Des dérogations en chaîne

En 1997, le gouvernement flamand a décidé, par la force des choses, d’approuver pour la première fois une vision stratégique à long terme. En application de la devise « La Flandre ouverte et urbaine », le Schéma de Structure d’Aménagement de la Flandre était censé juguler la banlieusardisation effrénée. Des règles plus strictes ont été approuvées. En 1999, le « décret portant organisation de l’aménagement du territoire » a aboli un certain nombre de règles qui ébranlaient cette vision à long terme.

Mais à l’époque, le citoyen mécontent allait voir le bourgmestre. En invoquant la devise « qui dit prescription urbanistique dit dérogation », le Parlement flamand modifiait décret sur décret. Ainsi, tout propriétaire de bâtiment dont la fonction ne concordait pas avec l’affectation avait le droit de le rénover, de le reconstruire ou de l’agrandir. Plus tard, des immeubles dont la fonction et l’affectation étaient « conformes à la zone » ont même pu devenir « non conformes à la zone », c’est-à-dire « erronés ».

Fort heureusement, la « règle du comblement » qui, entre 1972 et 1993, autorisait les nouvelles constructions entre deux habitations existantes sur des terrains non constructibles n’a pas été réintroduite. Mais la Flandre ne serait pas la Flandre si elle n’offrait pas de compensations. Actuellement, pour parachever des « murs en attente de mitoyenneté », les propriétaires peuvent encore bâtir des habitations sur des parcelles non constructibles.

la Flandre ne serait pas la Flandre si elle n’offrait pas de compensations.

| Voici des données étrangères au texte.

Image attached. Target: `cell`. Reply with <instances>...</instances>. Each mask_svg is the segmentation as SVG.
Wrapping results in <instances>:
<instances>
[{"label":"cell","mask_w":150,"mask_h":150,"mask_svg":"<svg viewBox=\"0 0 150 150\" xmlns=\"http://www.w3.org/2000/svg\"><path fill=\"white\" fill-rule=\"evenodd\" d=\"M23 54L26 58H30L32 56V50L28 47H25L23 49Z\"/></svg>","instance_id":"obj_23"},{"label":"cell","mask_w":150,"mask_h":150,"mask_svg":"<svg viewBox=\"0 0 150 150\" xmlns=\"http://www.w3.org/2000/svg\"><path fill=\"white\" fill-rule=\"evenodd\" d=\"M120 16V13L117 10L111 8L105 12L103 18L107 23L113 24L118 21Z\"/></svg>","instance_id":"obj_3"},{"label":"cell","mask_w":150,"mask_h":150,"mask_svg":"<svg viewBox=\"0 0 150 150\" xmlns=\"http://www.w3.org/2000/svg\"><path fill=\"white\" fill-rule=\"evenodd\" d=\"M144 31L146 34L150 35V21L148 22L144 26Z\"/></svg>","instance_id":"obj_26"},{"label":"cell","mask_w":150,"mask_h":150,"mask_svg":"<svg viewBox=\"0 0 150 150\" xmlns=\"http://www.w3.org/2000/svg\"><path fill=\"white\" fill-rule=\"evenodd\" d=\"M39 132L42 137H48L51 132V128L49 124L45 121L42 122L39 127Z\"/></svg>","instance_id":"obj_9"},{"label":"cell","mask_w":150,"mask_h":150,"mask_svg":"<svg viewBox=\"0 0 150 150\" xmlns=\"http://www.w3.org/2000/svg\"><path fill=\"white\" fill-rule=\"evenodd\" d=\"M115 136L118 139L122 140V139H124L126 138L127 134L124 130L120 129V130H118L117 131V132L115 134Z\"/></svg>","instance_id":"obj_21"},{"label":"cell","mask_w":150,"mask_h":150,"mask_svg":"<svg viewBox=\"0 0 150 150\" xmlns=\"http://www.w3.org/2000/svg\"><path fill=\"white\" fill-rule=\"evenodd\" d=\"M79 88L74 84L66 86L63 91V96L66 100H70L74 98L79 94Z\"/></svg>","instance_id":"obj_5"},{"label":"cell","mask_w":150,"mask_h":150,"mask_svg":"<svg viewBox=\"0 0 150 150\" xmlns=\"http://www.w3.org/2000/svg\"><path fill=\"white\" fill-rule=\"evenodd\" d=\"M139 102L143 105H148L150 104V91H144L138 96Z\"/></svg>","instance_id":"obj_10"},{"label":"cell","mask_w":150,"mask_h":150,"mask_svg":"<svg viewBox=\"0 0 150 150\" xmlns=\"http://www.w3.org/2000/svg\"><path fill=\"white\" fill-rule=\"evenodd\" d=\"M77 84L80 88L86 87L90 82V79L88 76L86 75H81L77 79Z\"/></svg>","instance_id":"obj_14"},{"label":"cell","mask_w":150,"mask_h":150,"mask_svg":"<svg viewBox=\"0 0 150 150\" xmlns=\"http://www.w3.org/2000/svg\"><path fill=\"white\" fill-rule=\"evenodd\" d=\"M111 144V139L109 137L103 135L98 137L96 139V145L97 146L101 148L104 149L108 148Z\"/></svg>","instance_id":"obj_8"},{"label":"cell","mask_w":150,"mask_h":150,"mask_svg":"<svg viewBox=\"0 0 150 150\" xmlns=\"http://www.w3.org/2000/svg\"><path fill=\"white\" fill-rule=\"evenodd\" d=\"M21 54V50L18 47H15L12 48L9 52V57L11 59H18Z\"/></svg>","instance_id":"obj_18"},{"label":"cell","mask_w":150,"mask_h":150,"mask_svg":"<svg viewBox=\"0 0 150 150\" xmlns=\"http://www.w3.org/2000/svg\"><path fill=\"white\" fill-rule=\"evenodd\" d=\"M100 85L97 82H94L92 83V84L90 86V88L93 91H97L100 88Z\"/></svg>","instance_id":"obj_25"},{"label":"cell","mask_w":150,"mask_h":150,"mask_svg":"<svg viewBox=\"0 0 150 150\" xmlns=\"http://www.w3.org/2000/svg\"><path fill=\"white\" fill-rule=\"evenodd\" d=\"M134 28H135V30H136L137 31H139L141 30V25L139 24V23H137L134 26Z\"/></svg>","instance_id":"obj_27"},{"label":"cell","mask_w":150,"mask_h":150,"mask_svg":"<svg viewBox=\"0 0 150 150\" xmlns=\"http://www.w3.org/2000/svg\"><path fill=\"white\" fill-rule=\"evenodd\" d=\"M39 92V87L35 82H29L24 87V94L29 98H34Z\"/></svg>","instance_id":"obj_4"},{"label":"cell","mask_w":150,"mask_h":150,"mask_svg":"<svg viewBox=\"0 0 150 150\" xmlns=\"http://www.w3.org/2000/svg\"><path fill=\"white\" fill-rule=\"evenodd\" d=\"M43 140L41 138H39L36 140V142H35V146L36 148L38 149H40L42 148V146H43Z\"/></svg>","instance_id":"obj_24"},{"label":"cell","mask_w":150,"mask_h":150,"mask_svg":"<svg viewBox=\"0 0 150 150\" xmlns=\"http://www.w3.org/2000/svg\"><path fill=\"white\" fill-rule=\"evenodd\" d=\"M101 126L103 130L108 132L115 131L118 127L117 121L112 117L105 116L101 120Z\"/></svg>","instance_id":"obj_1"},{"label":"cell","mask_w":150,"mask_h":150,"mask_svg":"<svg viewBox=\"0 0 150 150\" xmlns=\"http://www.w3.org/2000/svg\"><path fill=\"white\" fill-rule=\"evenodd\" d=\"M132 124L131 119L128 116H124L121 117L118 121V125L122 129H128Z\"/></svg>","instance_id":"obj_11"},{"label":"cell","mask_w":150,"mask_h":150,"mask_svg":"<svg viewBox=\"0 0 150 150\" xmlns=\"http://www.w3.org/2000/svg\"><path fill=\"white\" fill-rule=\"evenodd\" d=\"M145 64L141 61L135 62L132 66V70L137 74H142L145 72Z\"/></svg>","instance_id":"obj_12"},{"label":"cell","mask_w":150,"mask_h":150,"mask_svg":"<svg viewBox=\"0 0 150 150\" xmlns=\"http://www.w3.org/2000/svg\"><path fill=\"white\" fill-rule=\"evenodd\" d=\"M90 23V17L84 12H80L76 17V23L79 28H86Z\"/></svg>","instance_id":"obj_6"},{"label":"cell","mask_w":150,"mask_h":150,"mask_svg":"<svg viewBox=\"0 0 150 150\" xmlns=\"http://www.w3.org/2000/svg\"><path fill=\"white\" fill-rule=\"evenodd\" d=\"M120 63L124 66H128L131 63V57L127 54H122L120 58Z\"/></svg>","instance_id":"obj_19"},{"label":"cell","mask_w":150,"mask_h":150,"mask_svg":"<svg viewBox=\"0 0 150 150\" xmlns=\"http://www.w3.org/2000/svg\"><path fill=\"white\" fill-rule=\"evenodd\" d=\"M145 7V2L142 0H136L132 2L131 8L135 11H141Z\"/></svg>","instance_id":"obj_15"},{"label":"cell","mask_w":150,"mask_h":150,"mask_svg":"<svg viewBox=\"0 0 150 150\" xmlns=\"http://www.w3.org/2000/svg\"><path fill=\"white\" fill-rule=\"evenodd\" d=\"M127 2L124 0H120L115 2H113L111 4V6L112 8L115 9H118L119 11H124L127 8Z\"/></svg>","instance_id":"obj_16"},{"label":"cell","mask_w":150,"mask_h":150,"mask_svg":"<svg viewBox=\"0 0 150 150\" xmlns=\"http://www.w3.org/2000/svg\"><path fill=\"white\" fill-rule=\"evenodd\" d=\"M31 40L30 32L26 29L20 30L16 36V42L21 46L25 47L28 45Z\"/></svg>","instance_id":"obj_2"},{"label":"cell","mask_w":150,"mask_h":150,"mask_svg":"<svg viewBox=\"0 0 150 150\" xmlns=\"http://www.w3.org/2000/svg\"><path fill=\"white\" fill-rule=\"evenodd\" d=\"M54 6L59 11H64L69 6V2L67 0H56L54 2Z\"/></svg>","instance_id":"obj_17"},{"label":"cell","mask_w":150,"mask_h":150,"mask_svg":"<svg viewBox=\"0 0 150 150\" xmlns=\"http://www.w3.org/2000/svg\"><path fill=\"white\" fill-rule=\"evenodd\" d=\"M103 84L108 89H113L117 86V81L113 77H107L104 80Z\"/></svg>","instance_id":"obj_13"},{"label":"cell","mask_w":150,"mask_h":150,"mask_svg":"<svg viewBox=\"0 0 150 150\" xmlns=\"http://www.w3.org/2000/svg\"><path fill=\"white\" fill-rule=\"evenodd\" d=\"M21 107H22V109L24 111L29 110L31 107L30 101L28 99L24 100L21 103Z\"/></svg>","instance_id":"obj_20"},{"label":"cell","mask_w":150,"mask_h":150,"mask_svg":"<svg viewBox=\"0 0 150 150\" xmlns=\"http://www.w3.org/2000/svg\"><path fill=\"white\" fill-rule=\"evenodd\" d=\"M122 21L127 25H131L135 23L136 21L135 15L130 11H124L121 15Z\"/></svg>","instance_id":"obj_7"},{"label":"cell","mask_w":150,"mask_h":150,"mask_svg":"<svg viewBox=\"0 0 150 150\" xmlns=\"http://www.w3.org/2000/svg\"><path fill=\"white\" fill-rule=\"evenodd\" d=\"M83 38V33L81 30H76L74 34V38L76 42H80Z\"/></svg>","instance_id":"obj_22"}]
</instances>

Par conséquent, la politique des permanences entraîne constamment une disparité entre la vision stratégique sur la politique flamande d’aménagement du territoire et son exécution. Malgré les bonnes intentions liées au Schéma de Structure d’Aménagement, la Flandre est de loin la région la plus asphaltée d’Europe. J’en veux pour preuve l’occupation de toutes nos terres agricoles par des villas, ateliers de menuiserie, sociétés de transport, crèches, bureaux d’architectes et autres salles de fêtes. Et, ironie du sort, c’est le citoyen qui en fait les frais : morcellement croissant, manque d’eau, sécheresse et plaintes des habitants du quartier qui ne supportent pas l’odeur de fumier. Par ailleurs, la loi du marché a eu pour corollaire la hausse vertigineuse du prix des sites agricoles, devenus inaccessibles pour les jeunes agriculteurs qui débutent dans le métier. Et je ne parle même pas des nombreux embouteillages, inondations et accidents de la route.

Une somme d’intérêts individuels, à court terme et au sein de votre propre circonscription électorale, ne rendra service à personne, pas même à ce citoyen qui vous a demandé un service.

Je vous entends déjà dire : « les gens possèdent des terrains, c’est leur droit ! » Certes. De la même manière que notre écorce terrestre a droit à l’eau, que les enfants ont droit à un chemin qu’ils peuvent emprunter en toute sécurité pour se rendre à l’école et que les fermiers ont droit à un champ fertile à cultiver. C’est pour cette même raison que l’aménagement du territoire est l’un des portefeuilles les plus convoités par le monde politique. Non pas en raison de l’ampleur du budget ou du nombre de collaborateurs impliqués, mais parce qu’il touche des intérêts individuels majeurs. L’aménagement du territoire a pour vocation de servir un intérêt collectif sur le long terme. Une somme d’intérêts individuels, à court terme et au sein de votre propre circonscription électorale, ne rendra service à personne, pas même à ce citoyen qui vous a demandé un service.